Task description> From the blog entry below, write out the passage that begins with the words "Worst part of" and ends after the words "age of 63?).".

Source passage>
___

Friday on the other hand, blah.  Started off wonky because I have damaged yet another toe.  In the middle of the night, as usual, get up to go pee and tripped over the ottoman at the foot of my bed.

The next morning, Mr. Buffie - ever the nurturer (not) - says "I read a statistic a couple years ago that most home injuries happen because of furniture at the base of the bed and that it's the worst place to put furniture..."  Oh.  Nice.  Thanks.  So helpful.  That ottoman has been there for 8 or 9 years and he's telling me this just now.  MEN!

So I limped around all day at the office.  My toe is purple and puffed up and it still hurts but it's getting better.  

The day was busy which usually doesn't bother me, but I had constant interruptions which really makes me crazy in my head.  I felt like I couldn't get any one thing accomplished and having 14 half-finished projects going on all day made me feel like the wheels were spinning but I wasn't getting anywhere.  Even stayed at work until almost 7 p.m. and took paperwork home just trying to wrap up the last of the tasks because who wants to walk in on Monday to a bunch of shit waiting for you?  Not me.

Worst part of Friday?  Someone tried to tell me they knew me better than I know myself.  Locked my gears clean up.  Kinda hurt, if I'm being honest.  Over it now, but at the time it was like - ouch, that came outta nowhere.

Bygones!  It's Saturday and life is goooood.  I have a nice Chevelle (ha), kitty cats, Mr. Buffie, delicious tacos for lunch-slash-dinner (I ate at 4, what do you call a meal at that hour when you're under the age of 63?).

I just did Versa Spa at the tanning salon.  It's the kickass spray tan shit that moisturizes you, bronzes you, then blows you dry!  WIN!

Bleached my teeth, painted my toenails, did several mundane domestic things, took some pills for my ouchie toe and now I'm looking forward to tomorrow because I am going to go get my nails done, maybe touch up my hair, brush the cats, work on my website and place a Mary Kay order.  Yay fun!  Don't I sound super exciting???  -poke poke-  WAKE UP, hellllooooooo...

Don'tcha wish yer Chevelle was hot like mine?


Tuesday, April 28, 2009

Oh my god, oh my god you guys!

___

Entries provided>

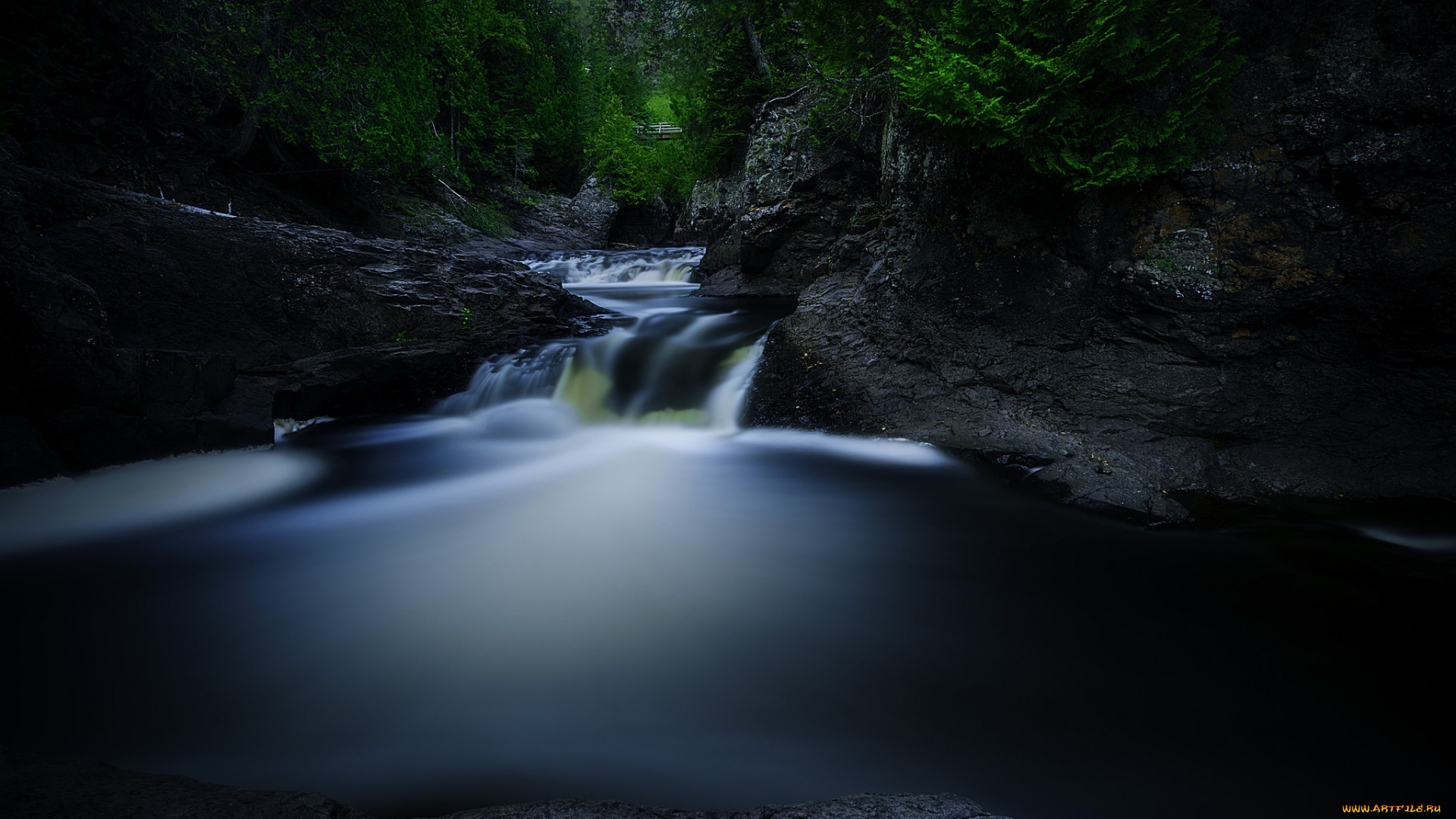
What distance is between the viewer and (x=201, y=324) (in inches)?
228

___

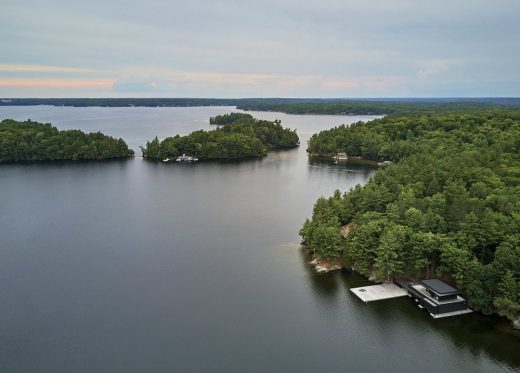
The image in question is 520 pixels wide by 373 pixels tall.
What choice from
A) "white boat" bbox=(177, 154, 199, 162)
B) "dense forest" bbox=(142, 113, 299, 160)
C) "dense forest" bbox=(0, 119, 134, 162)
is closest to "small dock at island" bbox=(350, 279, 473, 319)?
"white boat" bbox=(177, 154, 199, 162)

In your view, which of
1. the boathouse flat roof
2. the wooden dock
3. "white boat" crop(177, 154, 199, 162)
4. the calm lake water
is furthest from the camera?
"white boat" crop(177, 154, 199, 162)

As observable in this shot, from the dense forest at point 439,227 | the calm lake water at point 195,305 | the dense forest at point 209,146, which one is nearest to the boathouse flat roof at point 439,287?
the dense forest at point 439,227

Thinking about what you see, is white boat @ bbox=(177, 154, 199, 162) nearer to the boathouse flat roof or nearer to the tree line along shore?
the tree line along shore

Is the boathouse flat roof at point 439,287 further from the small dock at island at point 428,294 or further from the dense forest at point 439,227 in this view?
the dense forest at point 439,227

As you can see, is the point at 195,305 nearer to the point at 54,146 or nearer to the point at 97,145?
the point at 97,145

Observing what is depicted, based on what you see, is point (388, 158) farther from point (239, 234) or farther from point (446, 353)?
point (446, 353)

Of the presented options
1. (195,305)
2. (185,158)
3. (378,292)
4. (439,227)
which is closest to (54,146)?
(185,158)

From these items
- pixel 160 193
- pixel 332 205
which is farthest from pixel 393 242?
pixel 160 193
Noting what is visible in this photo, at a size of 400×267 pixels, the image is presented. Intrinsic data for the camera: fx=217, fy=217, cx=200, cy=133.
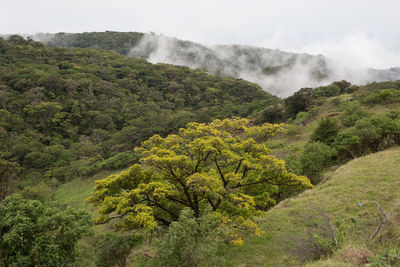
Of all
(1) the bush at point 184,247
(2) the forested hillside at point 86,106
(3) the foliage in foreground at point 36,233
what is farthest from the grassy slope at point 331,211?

___

Result of the task>
Worst part of Friday?  Someone tried to tell me they knew me better than I know myself.  Locked my gears clean up.  Kinda hurt, if I'm being honest.  Over it now, but at the time it was like - ouch, that came outta nowhere.

Bygones!  It's Saturday and life is goooood.  I have a nice Chevelle (ha), kitty cats, Mr. Buffie, delicious tacos for lunch-slash-dinner (I ate at 4, what do you call a meal at that hour when you're under the age of 63?).